November 12, 2008 TRI-CITY AREA — Saturday will dawn the first day of the whitetail deer firearm season and legally remain baitless, much to the frustration of hunters and the farmers who rely on the deer feed business.
Last month, the state's Natural Resources Commission voted unanimously to make an August interim baiting and feeding ban permanent. The measure was set to expire in February 2009.
Imlay City area carrot farmers Les Timmer and Gary Brandt were at the October 9 meeting in Lansing and voiced their concerns, but were unable to sway the commission members' minds.
"They're good people, they have a lot of issues to cover and they do a good job but on this subject I think they've been looking for a reason (to ban baiting) for ten years now and now they have a reason," Timmer said.

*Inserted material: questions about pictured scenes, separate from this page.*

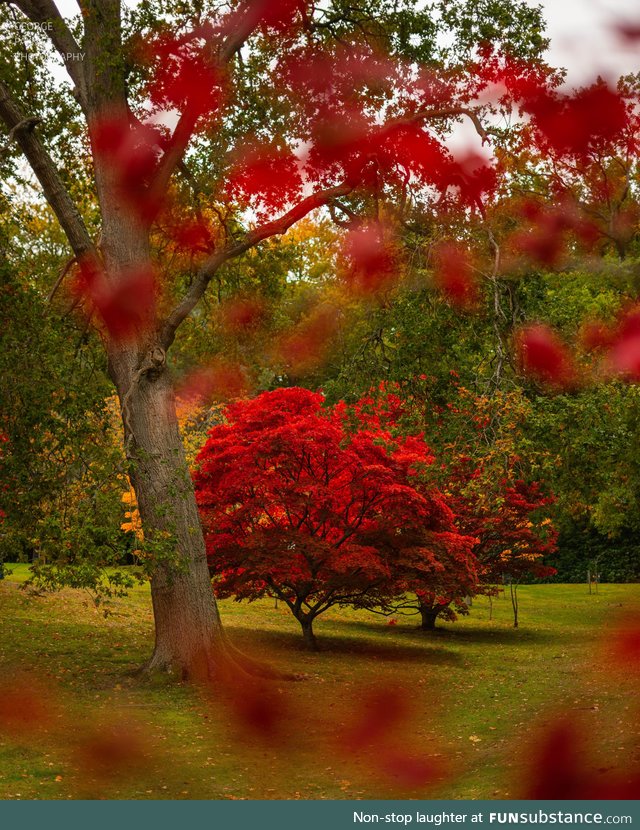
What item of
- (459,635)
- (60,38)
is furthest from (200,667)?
(459,635)

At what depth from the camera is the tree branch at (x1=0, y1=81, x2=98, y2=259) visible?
37.6 feet

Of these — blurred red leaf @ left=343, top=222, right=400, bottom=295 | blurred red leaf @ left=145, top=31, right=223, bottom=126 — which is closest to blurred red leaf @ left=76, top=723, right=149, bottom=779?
blurred red leaf @ left=343, top=222, right=400, bottom=295

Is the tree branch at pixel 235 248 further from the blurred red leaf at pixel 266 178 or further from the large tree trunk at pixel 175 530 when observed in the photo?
the blurred red leaf at pixel 266 178

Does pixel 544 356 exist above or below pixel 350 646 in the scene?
above

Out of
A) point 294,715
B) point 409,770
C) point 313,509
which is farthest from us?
point 313,509

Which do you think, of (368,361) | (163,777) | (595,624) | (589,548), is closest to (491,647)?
(595,624)

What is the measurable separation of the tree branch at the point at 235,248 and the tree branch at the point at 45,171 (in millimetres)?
1303

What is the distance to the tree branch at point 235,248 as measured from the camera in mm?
12492

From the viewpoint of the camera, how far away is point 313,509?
15.8 m

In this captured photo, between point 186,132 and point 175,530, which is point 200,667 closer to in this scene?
point 175,530

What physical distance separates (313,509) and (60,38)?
803cm

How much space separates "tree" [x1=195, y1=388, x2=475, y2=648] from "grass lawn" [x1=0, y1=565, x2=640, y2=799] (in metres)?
1.35

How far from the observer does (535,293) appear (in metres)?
10.9

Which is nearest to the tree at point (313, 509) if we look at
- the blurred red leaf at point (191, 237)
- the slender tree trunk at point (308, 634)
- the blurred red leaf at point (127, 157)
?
the slender tree trunk at point (308, 634)
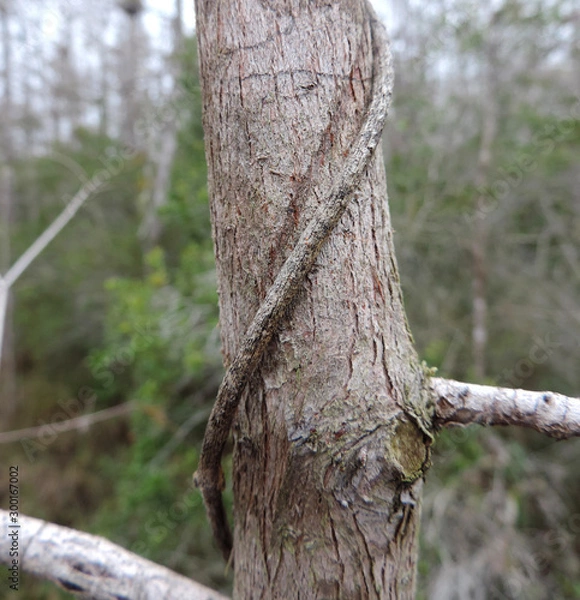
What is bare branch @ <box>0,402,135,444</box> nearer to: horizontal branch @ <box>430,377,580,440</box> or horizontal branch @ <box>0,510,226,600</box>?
horizontal branch @ <box>0,510,226,600</box>

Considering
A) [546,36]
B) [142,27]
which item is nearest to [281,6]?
[546,36]

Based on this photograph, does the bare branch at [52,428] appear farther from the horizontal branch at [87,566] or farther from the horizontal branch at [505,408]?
the horizontal branch at [505,408]

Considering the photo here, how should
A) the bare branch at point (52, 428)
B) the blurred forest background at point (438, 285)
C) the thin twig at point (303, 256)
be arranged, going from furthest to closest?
the blurred forest background at point (438, 285), the bare branch at point (52, 428), the thin twig at point (303, 256)

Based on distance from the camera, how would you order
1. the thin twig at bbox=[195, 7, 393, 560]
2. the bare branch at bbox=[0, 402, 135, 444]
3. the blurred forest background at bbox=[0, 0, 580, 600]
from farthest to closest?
the blurred forest background at bbox=[0, 0, 580, 600], the bare branch at bbox=[0, 402, 135, 444], the thin twig at bbox=[195, 7, 393, 560]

The Michigan Department of Natural Resources (DNR) issued the baiting ban after a single animal from a Kent County cervid farm tested positive for Chronic Wasting Disease. Additional testing is ongoing, state officials say, and no other cases have been discovered.
Like others critical of the DNR's moratorium, Timmer questions why the ban couldn't be limited to just Kent County and the surrounding area.

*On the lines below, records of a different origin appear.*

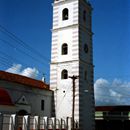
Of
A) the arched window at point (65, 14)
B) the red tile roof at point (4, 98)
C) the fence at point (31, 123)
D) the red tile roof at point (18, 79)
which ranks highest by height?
the arched window at point (65, 14)

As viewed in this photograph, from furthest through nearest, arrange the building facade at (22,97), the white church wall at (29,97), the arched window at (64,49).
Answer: the arched window at (64,49), the white church wall at (29,97), the building facade at (22,97)

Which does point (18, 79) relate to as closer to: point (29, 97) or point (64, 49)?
point (29, 97)

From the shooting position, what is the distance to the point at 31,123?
30.6 metres

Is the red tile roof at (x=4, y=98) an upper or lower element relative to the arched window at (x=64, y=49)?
lower

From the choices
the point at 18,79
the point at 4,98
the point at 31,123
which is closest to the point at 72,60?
the point at 18,79

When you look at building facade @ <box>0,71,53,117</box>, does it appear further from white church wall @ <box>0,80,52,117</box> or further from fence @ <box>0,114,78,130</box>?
fence @ <box>0,114,78,130</box>

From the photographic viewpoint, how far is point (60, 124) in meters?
36.1

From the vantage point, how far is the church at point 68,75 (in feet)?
127

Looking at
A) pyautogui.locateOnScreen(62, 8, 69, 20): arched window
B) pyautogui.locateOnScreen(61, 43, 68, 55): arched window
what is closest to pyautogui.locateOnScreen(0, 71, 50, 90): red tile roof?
pyautogui.locateOnScreen(61, 43, 68, 55): arched window

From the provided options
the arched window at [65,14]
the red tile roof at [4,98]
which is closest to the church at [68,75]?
the arched window at [65,14]

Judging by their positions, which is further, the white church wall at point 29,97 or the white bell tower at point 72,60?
the white bell tower at point 72,60

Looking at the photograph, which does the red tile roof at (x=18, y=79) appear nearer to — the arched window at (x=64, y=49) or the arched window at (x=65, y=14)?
the arched window at (x=64, y=49)

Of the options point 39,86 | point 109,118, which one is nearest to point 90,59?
point 39,86

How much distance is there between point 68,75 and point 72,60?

"The DNR has this in place and it may just stay there," he said of the ban.
About 20 percent of his business is in cull or deer carrots. All together, Timmer raises 260 acres of carrots with a soybean rotation.
Despite having one less tool to attract deer, the DNR claims hunters shouldn't have a problem putting a whitetail in their sights.
"Deer populations in the southern lower peninsula are stable to slightly increased this fall and continue to be well above goals despite increasingly liberal antlerless deer harvest regulations," the state agency said.
Locally, Tim Payne of the DNR reports that population numbers appear to be up slightly in St. Clair and northern Macomb counties compared to 2007. Overall whitetail populations in Lapeer, Genesee and Oakland counties are well over the DNR's desired goals.
"Some of the best hunting for the Southeast Management Unit will be in Lapeer and northern St. Clair counties," Payne said.
"Each of these areas have State Game Areas (SGA)—Lapeer SGA and Port Huron SGA—but are still mostly private lands."
Of course, the weather will play a role in a hunter's success along with the amount of corn still unharvested. The DNR states that hunters have the best luck when about 25 percent of the area's corn is still standing.
Participation in the five-day antlerless firearm season held earlier this year was good but hunters are still being encouraged to take antlerless deer this fall.